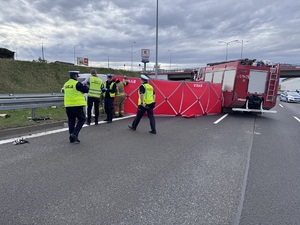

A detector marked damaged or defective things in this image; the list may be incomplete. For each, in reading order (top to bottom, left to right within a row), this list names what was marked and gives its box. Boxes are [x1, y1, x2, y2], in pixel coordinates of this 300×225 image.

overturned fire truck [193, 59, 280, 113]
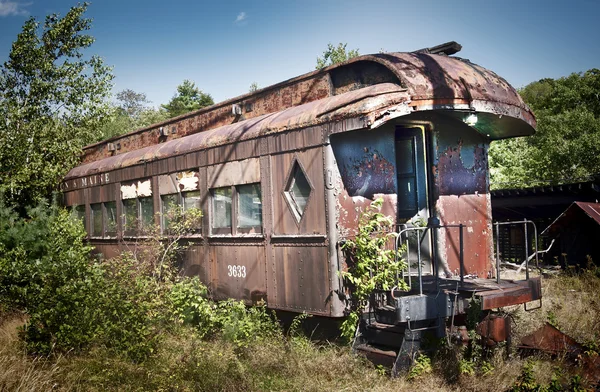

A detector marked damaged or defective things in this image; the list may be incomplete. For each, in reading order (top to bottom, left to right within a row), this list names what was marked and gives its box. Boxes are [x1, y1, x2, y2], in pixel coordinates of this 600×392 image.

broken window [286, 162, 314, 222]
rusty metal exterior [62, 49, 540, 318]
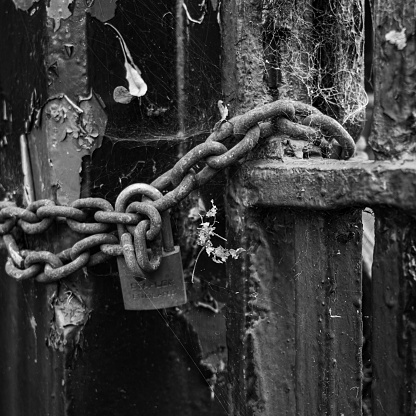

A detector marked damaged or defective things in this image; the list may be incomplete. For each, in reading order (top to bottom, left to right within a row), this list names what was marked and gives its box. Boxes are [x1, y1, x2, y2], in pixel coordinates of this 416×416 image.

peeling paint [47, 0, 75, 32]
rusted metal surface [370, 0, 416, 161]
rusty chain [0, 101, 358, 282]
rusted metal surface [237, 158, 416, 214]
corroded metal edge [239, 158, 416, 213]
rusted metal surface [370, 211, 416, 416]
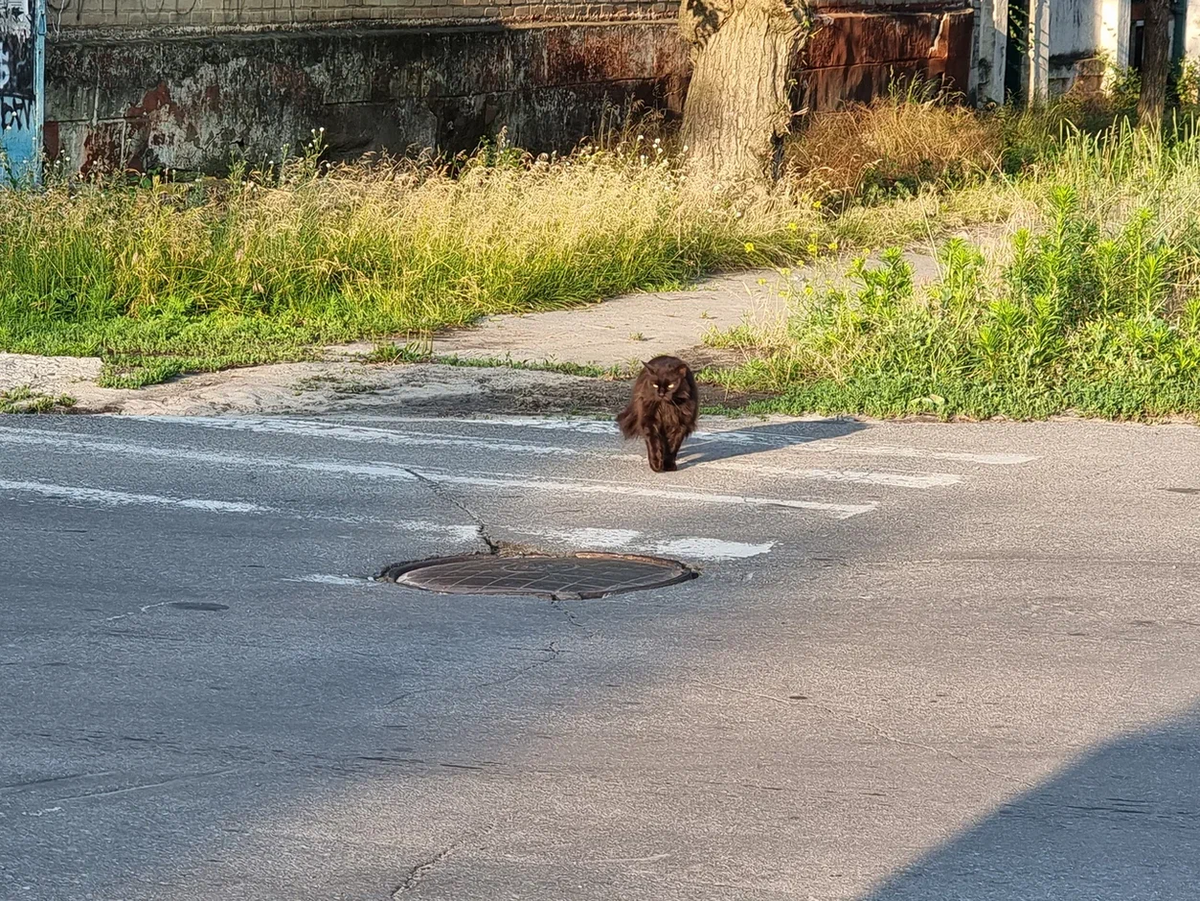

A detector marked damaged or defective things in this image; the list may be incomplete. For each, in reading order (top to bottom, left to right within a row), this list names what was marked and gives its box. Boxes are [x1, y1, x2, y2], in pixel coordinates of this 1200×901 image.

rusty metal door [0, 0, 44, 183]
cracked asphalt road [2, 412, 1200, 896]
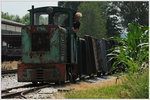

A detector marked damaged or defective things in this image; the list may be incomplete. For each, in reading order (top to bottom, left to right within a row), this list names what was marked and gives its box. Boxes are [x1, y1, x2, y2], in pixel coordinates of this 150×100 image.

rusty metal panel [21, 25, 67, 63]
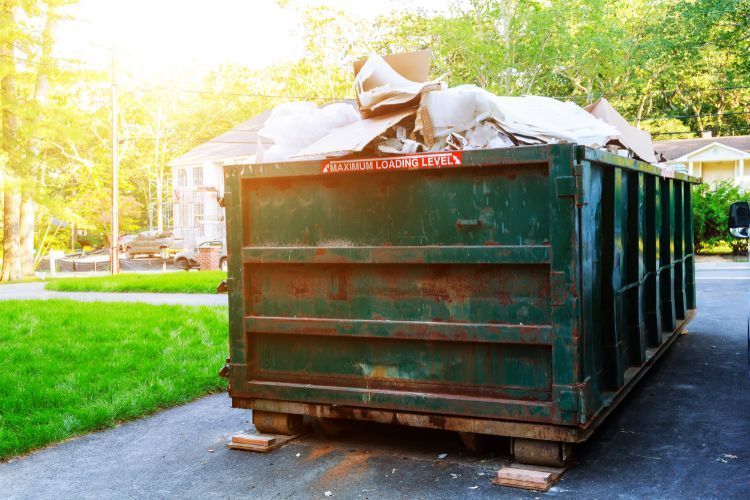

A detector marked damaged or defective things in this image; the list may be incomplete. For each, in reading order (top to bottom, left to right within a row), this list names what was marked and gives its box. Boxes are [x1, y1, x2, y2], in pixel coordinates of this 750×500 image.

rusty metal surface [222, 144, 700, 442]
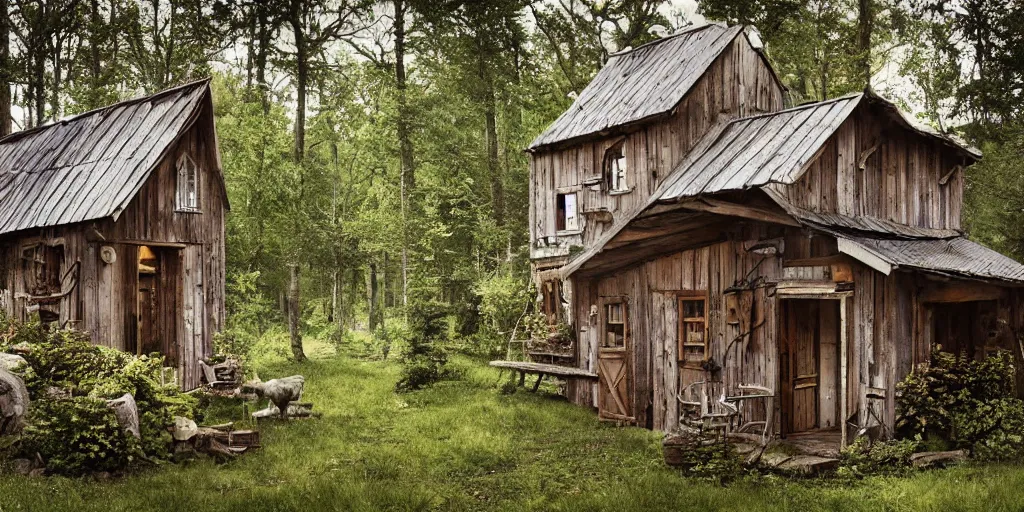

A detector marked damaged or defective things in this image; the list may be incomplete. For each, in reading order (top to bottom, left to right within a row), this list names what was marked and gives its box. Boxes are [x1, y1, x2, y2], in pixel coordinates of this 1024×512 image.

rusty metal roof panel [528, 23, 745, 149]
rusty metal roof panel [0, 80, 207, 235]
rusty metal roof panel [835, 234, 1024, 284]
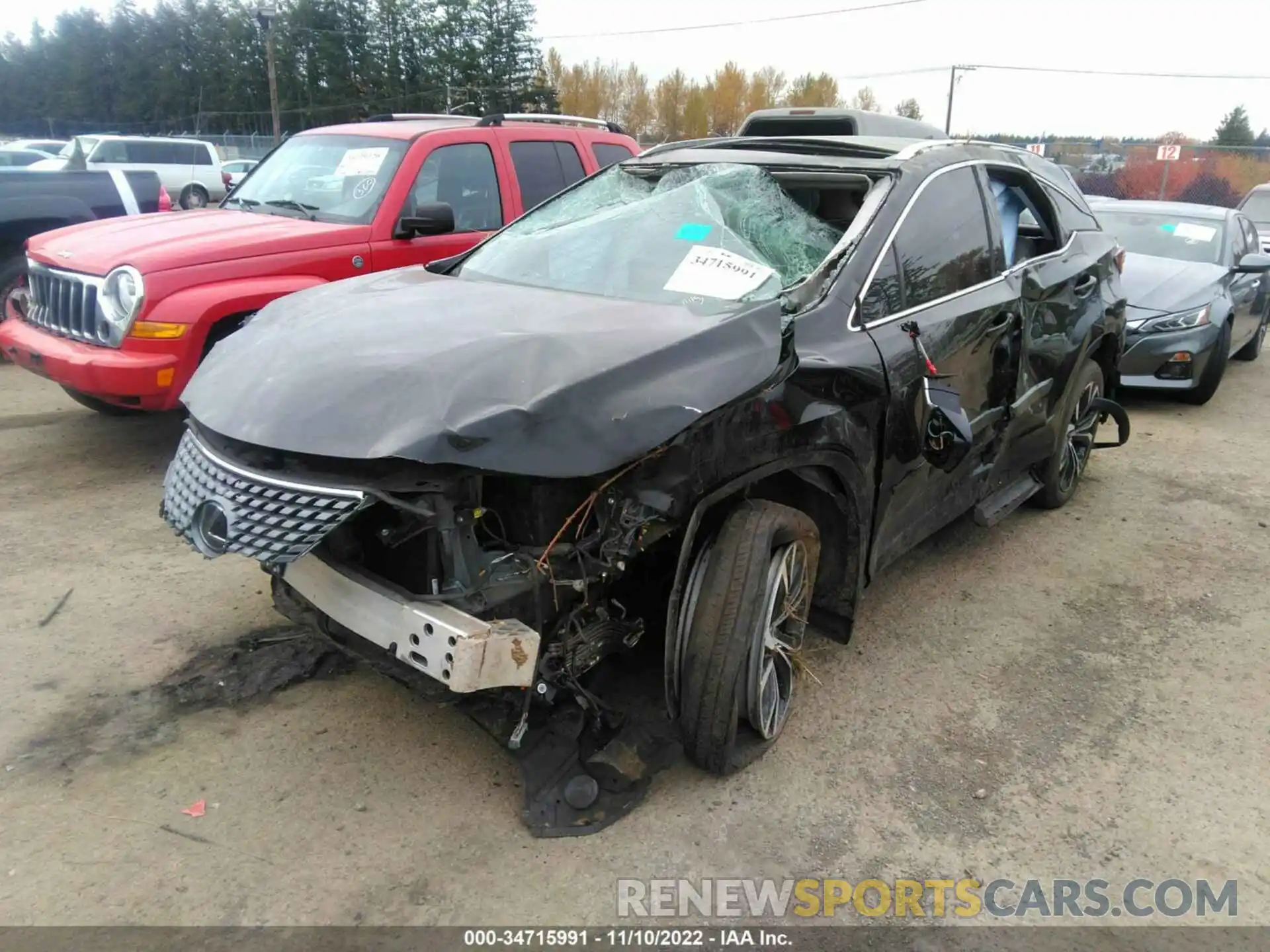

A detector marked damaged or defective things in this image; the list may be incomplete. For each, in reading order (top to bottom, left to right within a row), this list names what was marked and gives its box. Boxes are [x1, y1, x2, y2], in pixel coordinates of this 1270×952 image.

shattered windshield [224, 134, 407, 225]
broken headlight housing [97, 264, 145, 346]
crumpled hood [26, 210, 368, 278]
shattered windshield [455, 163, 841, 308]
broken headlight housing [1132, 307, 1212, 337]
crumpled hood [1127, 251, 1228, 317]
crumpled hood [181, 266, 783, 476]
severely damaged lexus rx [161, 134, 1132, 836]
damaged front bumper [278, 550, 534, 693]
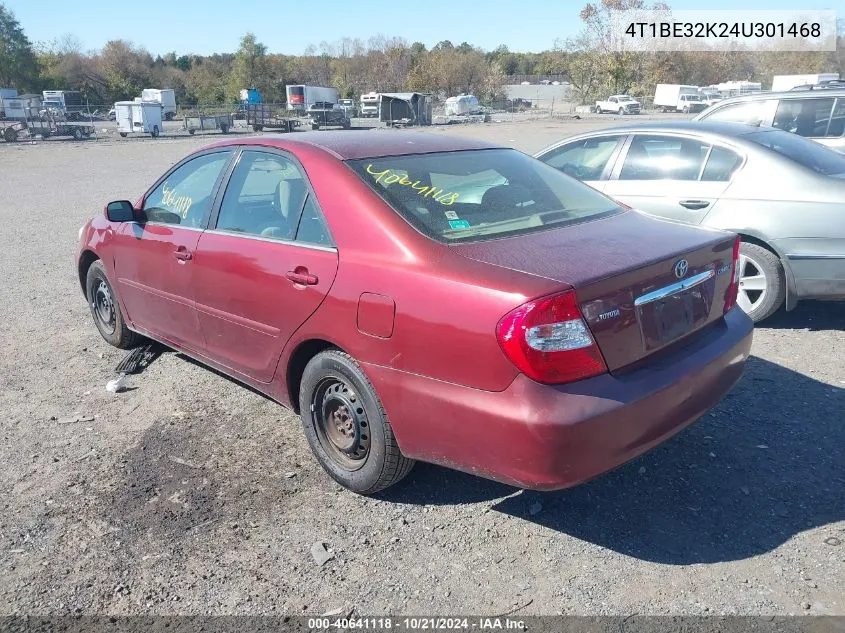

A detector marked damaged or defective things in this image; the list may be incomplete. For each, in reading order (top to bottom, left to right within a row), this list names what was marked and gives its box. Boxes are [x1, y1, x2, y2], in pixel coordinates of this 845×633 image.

Exercise brief
Please render every line of the material above as a numbered list, skipping blank lines. Leave the pictures out of your answer.

Task answer
1. A detector marked damaged or defective things in this image; the list may be incomplete. For each, in reading order (top to bottom, left to right within a row), this list names what was marked and gives its box. Boxes are [x1, y1, x2, y2], in pixel coordinates of this 300×225 image.
2. overturned fire truck [193, 59, 280, 113]
3. A detector marked damaged or defective things in this image; the list may be incomplete. For each, in reading order (top to bottom, left to right within a row), this list names what was marked and gives its box. Boxes are [x1, y1, x2, y2], in pixel coordinates of this 600×392 image.
4. broken window [286, 162, 314, 222]
5. rusty metal exterior [62, 49, 540, 318]
6. A detector marked damaged or defective things in this image; the list may be incomplete. For each, in reading order (top to bottom, left to right within a row), this list names what was marked and gives its box. Boxes are [x1, y1, x2, y2], in pixel coordinates of this 416×416 image.
7. peeling paint [47, 0, 75, 32]
8. rusted metal surface [370, 0, 416, 161]
9. rusty chain [0, 101, 358, 282]
10. rusted metal surface [237, 158, 416, 214]
11. corroded metal edge [239, 158, 416, 213]
12. rusted metal surface [370, 211, 416, 416]
13. A detector marked damaged or defective things in this image; the list may be incomplete. For each, in reading order (top to bottom, left to right within a row), this list names what was marked and gives its box. Boxes are [x1, y1, x2, y2], in pixel coordinates of this 1200×901 image.
14. rusty metal door [0, 0, 44, 183]
15. cracked asphalt road [2, 412, 1200, 896]
16. A detector marked damaged or defective things in this image; the list may be incomplete. For each, in reading order (top to bottom, left to right within a row), this list names what was marked and gives its box. Boxes are [x1, y1, x2, y2], in pixel coordinates of this 150×100 image.
17. rusty metal panel [21, 25, 67, 63]
18. A detector marked damaged or defective things in this image; the list may be incomplete. For each, in reading order (top to bottom, left to right within a row), this list names what was marked and gives its box. Boxes are [x1, y1, x2, y2], in pixel coordinates of this 750×500 image.
19. rusty metal surface [222, 144, 700, 442]
20. A detector marked damaged or defective things in this image; the list may be incomplete. For each, in reading order (top to bottom, left to right within a row), this list names what was marked and gives its box. Boxes are [x1, y1, x2, y2], in pixel coordinates of this 1024×512 image.
21. rusty metal roof panel [528, 23, 745, 149]
22. rusty metal roof panel [0, 80, 207, 235]
23. rusty metal roof panel [835, 234, 1024, 284]
24. A detector marked damaged or defective things in this image; the list may be incomplete. For each, in reading order (top to bottom, left to right within a row), this list names what was marked and gives its box. Boxes are [x1, y1, x2, y2], in pixel coordinates of this 1270×952 image.
25. shattered windshield [224, 134, 407, 225]
26. broken headlight housing [97, 264, 145, 346]
27. crumpled hood [26, 210, 368, 278]
28. shattered windshield [455, 163, 841, 308]
29. broken headlight housing [1132, 307, 1212, 337]
30. crumpled hood [1127, 251, 1228, 317]
31. crumpled hood [181, 266, 783, 476]
32. severely damaged lexus rx [161, 134, 1132, 836]
33. damaged front bumper [278, 550, 534, 693]
34. A detector marked damaged or defective things in this image; the list may be incomplete. For each, in reading order (top to bottom, left to right within a row), this list names what was marked and gives its box. Boxes are [x1, y1, x2, y2], in pixel coordinates of this 845×633 image.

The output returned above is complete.